# Styrofoam landscape build w/pix



## [email protected] (Jan 25, 2007)

Here is my original track (before my rebuild) as built by Doug in Concord, Ca. It is white styro cut, layered, and covered with mesh plaster tape. Painted with latex paint and finished with vinyl backed grass mat. I used the same techniques in my rebuild. I am suprised how easy it was and it looks great. I hope this helps some folks in their projects. mj


----------



## coach61 (Sep 6, 2004)

Wow Looking awesome...I should work on my track...naaaa...I'll just come by your place....lol


Dave


----------



## Bill Hall (Jan 6, 2007)

Sweeeeeeeet!


----------



## Pete McKay (Dec 20, 2006)

Blocking up is a good idea. I won't have the elevations changes that you do but it will save on foam and I may be able to tie into my side boards and make it stronger.


----------



## [email protected] (Jan 25, 2007)

What i found to be really helpful was as i was driving around was to look around and to make mental notes of what real hills and trees and brush did in life. Especially on the highway. Checking out where the grass would and wouldn't grow in relation to rocks and all. A digital camera wuld be really helpful.

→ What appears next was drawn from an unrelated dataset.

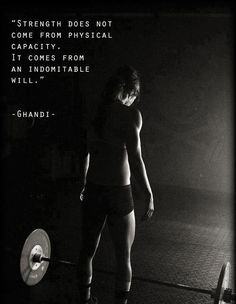 Pro Fit - Friday Motivation!
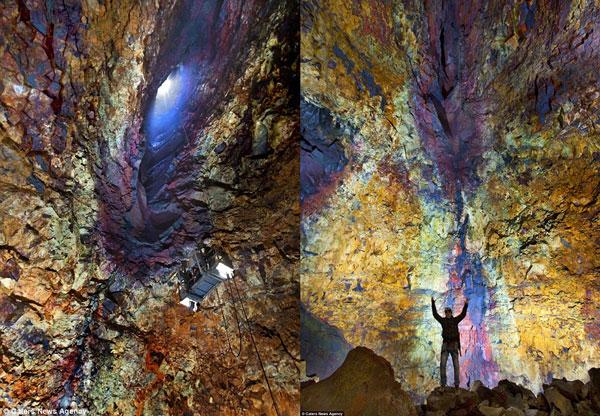 Nhiếp ảnh gia Lurie Belegurschi đã dũng cảm sử dụng một chiếc giỏ đặc biệt để xuống sâu trong lòng núi lửa Thrihnukagigur (trái). Lurie Belegurschi chụp ảnh trong lòng núi lửa Thrihnukagigur với nền là những bức tường đá nhiều màu sắc tuyệt đẹp (phải).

There are all kinds of landscape it can be helpful to have a model to work from. mj


----------



## noddaz (Aug 6, 1999)

*Nice...*

Good looking track, nice job...
I have a question for you if you don't mind...
Does the foam blocks (under the plaster mesh) deaden the sound of the cars on the track?

Scott


----------



## afxgns (Jul 6, 2006)

Wow,
That looks awsome!
Congrats on the track.

Tim


----------



## [email protected] (Jan 25, 2007)

noddaz said:


> Good looking track, nice job...
> I have a question for you if you don't mind...
> Does the foam blocks (under the plaster mesh) deaden the sound of the cars on the track?
> 
> Scott


I couldn't say really....... probably not....but it couldn't hurt.
Hey guys let me clear something. This is my old track as i bought it last year. It's long gone totally rebuilt and reconformed. I ran into these pix in my hotmail box and figured since folks were talking styro i would post them to help out. A guy named Doug bulit this track and did a great job. I cleared this table down to the flat ply and started over. I will be posting pix of my new track in a week or two. mj


----------